XAFS spectroscopic measurements of K-edges for Cu of IE LaCu0.67Si1.33 samples were conducted at the BL17B1 and BL20U beamlines in Shanghai Synchrotron Radiation Facility (SSRF). Spectra were collected in transmission mode using a Pilatus detector. For Cu K-edge measurements, Cu foil reference was scanned simultaneously with the sample for energy calibration. The acquired EXAFS data were processed according to the standard procedures using the Athena and Artemis software, parts of the Demeter package. Preprocessing of data included alignment, edge calibration, deglitching, normalization, background subtraction, and conversion of data into a chi file for data fitting; all this was done with Athena; EXAFS of the Cu was fitted to obtain the amplitude reduction factor S02.

Theoretical calculations

All calculations were performed using density functional theory (DFT) with the projector augmented wave (PAW)46,47 method and the Perdew-Burke-Ernzerhof generalized gradient approximation (GGA-PBE)48, as implemented in the Vienna Ab Initio Simulation Package (VASP)49,50. The cutoff energy was set to 400 eV after a series of tests.
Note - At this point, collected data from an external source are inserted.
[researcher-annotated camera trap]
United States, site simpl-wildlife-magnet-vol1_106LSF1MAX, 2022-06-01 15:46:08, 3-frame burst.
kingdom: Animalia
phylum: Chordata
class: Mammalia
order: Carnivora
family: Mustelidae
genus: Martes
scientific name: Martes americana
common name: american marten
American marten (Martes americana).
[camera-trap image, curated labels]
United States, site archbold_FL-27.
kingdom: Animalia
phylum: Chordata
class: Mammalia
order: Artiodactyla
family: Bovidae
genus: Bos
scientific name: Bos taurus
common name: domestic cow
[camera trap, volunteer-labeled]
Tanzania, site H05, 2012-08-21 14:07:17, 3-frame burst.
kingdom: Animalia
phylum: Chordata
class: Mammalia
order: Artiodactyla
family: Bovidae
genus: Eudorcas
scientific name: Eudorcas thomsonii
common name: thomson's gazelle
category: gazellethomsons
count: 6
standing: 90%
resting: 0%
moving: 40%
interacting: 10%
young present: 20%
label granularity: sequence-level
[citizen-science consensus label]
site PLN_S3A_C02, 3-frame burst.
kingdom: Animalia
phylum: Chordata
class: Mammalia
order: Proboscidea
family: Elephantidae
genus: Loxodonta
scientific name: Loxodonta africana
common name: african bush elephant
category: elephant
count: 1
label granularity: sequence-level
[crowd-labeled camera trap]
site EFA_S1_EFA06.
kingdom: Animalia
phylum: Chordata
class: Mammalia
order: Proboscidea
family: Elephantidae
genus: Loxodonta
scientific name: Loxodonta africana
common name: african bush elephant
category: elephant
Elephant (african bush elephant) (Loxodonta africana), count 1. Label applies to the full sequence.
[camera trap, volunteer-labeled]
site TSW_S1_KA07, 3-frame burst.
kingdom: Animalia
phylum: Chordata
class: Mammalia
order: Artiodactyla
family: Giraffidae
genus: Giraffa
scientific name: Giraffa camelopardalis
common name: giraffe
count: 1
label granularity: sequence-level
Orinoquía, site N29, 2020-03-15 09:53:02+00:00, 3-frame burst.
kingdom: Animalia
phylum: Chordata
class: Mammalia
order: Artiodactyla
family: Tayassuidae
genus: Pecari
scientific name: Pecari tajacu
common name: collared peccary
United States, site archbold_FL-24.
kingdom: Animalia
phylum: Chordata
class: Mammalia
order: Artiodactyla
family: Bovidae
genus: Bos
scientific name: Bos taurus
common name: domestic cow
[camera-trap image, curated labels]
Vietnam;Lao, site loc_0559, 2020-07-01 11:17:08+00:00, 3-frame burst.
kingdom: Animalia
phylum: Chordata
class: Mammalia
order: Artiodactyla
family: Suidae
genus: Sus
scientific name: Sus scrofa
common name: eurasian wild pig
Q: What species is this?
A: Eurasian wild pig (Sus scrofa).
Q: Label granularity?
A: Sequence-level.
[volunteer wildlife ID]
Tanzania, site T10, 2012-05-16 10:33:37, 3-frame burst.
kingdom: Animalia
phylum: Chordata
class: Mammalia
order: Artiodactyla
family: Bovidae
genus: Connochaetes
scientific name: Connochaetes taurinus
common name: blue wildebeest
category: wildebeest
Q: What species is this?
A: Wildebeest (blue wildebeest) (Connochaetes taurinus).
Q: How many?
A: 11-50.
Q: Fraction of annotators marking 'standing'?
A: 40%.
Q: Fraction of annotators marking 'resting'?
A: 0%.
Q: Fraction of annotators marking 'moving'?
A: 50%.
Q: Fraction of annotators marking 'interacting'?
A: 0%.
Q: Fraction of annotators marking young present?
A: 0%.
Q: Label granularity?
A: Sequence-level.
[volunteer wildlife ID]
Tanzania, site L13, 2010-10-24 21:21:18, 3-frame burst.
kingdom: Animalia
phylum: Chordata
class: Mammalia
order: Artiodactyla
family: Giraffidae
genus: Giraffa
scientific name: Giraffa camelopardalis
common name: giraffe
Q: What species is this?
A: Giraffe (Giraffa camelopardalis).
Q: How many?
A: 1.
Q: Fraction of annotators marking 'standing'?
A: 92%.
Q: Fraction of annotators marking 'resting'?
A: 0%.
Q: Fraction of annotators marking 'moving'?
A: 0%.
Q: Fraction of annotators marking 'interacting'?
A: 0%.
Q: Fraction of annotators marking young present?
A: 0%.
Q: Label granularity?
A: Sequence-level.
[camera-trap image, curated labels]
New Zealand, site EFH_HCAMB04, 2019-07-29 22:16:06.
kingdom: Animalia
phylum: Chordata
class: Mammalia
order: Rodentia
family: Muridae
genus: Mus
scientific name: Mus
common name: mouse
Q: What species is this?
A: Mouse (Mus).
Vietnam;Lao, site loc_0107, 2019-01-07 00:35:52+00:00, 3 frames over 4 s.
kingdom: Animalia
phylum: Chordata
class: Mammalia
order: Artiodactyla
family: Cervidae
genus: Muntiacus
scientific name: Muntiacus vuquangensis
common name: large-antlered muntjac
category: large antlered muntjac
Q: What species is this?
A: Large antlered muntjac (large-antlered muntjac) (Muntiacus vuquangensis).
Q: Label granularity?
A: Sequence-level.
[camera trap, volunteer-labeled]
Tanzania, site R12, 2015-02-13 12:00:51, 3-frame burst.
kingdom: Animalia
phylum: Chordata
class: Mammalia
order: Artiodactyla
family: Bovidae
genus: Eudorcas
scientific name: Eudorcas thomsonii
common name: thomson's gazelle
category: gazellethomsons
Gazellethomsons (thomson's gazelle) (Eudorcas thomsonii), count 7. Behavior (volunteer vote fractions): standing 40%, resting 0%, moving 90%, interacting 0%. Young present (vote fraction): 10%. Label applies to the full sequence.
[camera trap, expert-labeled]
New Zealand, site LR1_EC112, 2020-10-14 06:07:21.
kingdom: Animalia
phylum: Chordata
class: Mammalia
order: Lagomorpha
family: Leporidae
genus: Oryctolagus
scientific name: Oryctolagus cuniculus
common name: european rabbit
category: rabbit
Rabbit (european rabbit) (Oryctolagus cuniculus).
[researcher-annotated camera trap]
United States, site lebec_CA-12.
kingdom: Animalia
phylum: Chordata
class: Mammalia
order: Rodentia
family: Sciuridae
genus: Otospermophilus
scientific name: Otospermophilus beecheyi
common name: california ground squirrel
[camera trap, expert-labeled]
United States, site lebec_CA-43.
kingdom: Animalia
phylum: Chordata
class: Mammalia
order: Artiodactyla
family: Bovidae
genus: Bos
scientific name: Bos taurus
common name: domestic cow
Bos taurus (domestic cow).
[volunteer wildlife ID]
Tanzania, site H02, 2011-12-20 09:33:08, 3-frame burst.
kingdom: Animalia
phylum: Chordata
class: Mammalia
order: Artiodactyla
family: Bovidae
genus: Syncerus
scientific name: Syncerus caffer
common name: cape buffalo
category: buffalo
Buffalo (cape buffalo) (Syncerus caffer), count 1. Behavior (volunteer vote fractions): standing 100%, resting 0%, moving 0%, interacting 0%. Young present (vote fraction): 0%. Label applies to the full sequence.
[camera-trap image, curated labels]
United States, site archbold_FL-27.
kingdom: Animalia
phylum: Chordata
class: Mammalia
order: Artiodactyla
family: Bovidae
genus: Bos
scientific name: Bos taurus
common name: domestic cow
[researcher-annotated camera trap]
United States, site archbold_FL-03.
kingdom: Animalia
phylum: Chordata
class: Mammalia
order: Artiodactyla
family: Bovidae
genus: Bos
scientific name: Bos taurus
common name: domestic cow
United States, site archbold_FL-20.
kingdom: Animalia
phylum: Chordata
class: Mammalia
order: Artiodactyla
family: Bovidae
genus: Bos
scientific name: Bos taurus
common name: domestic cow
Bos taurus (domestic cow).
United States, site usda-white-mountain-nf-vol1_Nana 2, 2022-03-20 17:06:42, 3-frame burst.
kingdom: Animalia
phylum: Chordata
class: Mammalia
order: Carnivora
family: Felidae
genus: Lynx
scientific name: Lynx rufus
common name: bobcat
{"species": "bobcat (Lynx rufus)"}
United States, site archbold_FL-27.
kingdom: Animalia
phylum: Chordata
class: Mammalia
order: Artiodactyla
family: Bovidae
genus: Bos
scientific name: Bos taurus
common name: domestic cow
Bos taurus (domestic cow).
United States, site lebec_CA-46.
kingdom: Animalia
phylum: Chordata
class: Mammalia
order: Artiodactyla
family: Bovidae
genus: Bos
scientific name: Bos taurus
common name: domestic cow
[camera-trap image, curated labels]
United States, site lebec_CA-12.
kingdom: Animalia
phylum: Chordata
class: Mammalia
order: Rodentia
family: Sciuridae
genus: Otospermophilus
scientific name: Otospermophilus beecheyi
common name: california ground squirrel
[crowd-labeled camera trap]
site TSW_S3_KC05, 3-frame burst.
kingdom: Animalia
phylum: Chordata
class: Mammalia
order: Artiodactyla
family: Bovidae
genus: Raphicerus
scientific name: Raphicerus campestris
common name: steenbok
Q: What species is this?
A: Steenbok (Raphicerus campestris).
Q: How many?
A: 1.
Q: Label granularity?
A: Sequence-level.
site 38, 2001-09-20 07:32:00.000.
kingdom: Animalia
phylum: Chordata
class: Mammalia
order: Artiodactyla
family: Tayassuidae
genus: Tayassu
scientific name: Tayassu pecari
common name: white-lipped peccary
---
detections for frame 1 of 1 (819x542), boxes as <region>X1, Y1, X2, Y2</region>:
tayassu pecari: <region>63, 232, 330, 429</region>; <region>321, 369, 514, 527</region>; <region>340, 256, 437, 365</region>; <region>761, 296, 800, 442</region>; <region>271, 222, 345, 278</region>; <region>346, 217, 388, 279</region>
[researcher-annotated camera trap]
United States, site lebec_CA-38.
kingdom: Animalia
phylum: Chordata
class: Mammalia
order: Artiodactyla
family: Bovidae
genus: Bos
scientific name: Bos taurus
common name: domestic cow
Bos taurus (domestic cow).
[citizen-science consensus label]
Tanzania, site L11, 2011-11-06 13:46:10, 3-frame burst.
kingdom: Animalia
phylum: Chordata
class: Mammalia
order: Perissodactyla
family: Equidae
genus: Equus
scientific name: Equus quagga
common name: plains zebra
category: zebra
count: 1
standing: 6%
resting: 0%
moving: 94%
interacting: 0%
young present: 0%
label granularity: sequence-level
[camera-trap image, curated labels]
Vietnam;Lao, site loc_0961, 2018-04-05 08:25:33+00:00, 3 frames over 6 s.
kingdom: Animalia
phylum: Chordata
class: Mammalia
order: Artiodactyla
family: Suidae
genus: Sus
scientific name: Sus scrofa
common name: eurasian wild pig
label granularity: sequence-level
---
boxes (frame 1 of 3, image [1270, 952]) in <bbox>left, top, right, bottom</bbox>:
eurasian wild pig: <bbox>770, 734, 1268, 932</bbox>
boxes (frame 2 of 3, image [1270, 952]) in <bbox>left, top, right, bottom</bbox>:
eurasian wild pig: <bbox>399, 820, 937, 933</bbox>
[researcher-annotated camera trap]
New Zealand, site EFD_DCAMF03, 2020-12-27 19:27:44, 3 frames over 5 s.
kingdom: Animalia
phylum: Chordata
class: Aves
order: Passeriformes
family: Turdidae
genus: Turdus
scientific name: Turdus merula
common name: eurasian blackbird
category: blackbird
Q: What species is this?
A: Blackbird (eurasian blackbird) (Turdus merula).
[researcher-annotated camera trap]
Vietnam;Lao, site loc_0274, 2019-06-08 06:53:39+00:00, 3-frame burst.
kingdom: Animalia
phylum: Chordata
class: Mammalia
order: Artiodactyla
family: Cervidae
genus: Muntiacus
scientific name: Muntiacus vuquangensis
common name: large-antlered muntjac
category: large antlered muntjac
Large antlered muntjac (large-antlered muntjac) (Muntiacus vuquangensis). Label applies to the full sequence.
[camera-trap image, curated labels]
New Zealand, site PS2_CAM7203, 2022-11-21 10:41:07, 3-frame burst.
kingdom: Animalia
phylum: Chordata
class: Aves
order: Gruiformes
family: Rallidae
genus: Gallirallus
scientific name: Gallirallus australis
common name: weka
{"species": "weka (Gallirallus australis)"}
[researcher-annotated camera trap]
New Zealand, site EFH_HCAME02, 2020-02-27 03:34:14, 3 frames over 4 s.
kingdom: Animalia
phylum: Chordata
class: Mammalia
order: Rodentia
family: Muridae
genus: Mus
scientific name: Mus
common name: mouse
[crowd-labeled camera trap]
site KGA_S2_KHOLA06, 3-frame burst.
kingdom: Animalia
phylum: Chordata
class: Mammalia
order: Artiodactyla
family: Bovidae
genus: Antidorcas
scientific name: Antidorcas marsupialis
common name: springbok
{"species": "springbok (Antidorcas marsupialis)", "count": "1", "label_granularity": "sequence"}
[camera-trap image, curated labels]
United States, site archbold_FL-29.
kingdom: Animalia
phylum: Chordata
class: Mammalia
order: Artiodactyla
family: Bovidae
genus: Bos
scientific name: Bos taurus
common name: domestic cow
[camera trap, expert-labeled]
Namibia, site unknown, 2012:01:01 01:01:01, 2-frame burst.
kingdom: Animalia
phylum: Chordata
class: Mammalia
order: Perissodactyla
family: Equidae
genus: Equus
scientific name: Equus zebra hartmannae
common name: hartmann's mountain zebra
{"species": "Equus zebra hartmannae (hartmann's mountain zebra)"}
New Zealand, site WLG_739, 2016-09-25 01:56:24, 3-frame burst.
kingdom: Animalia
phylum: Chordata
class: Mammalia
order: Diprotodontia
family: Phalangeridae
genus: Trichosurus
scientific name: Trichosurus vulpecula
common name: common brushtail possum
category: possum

The Methfessel−Paxton51 method with σ = 0.2 eV was chosen as the smearing algorithm. The electronic self-consistent iteration and atomic forces were converged to within 10–5 eV and 0.03 eV Å–1, respectively. Grimme’s DFT-D352 approach was adopted to account for dispersion interactions. The optimized bulk lattice constants of IE LaCu0.67Si1.33 with (5 × 5 × 4) Monkhorst−Pack k-point grids53 are a = b = 8.20 Å and c = 12.87 Å. Convergence tests were performed with respect to the layer thickness and size of constrained layers according to the adsorption energy of *CO. Thus, the adsorption calculations on the IE LaCu0.67Si1.33(101) were performed using a ten-layer p(2 × 1) supercell (bottom five layers constrained) containing a vacuum region of 20 Å with (2 × 2 × 1) Monkhorst−Pack k-point grids. The adsorption calculations on the Cu(111) were performed using a six-layer p(4 × 4) supercell (bottom three layers constrained) containing a vacuum region of 20 Å with (3 × 3 × 1) Monkhorst−Pack k-point grids. The adsorption energy (\({E}_{{\mbox{ads}}}\)) of species X was calculated by \({E}_{{\mbox{ads}}}={E}_{{\mbox{X}}/{\mbox{slab}}}-{E}_{{\mbox{slab}}}-{E}_{{\mbox{X}}}\), where \({E}_{{\mbox{X}}}\), \({E}_{{\mbox{slab}}}\), and \({E}_{{\mbox{X}}}/{{\mbox{slab}}}\) are the total energy of the free adsorbate in gas phase, clean slab, and slab with the adsorbate, respectively. For reaction steps involving H+ and e, the computational hydrogen electrode (CHE)54,55 model was used to calculate the Gibbs free energies changes. The thermal corrections to the Gibbs free energies were obtained using VASPKIT tool56. The transition state of a chemical reaction was located using the climbing image nudged elastic band method57. The electrochemical barriers were evaluated through the scheme developed by Akhade et al.58. For all calculations, the optimized structures are provided in Supplementary Data 1.

In situ IR measurements

In situ IR spectra were collected using a custom three-electrode H electrolytic cell on a Vertex70 (Bruker) spectrophotometer in an internal reflection configuration (Supplementary Fig. 35). Prior to testing, a polished silicon prism substrate was functionalized with a chemically deposited uniform gold film serving as the reflective working electrode. A catalyst ink was prepared by ultrasonically homogenizing 2 mg of catalyst powder with 500 μL ethanol and 10 μL Nafion solution (5 wt%), which was subsequently spray-coated onto the gold film to create a uniform catalytic layer. All electrochemical measurements were performed in CO2-saturated 0.5 M KHCO3 (pH = 7.4 \(\pm \,0.3\)) electrolyte, and CO2 was continuously bubbled onto the catalyst surface at a flow rate of 10 sccm. All spectra were absorption spectra collected at a resolution of 4 cm−1, and data were collected at different voltages.